### STATED PROBLEM
Give only the number of lines in the listing below that contain the string "bbox", matching case exactly.

### DATA IN THIS EXERCISE
================================
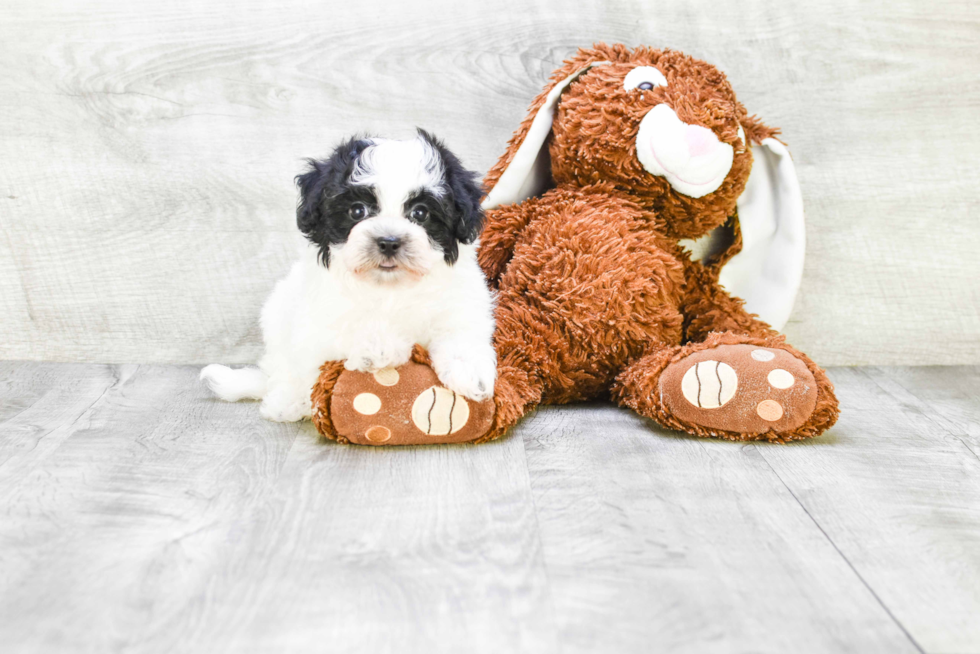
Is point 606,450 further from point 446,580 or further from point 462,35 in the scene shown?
================================
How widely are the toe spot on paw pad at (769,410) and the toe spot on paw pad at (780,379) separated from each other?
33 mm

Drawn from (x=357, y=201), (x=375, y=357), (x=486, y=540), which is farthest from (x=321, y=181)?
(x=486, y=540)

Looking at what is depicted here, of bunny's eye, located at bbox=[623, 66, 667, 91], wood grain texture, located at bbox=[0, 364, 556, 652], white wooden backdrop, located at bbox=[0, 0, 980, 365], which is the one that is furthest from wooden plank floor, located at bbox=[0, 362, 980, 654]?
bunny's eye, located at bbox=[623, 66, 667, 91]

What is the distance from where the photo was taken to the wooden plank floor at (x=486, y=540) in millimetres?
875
================================
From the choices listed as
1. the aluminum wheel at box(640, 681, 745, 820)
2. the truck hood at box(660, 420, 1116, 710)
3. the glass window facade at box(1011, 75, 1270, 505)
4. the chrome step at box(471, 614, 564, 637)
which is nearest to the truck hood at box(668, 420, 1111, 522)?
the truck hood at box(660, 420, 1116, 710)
================================
### EXERCISE SOLUTION
2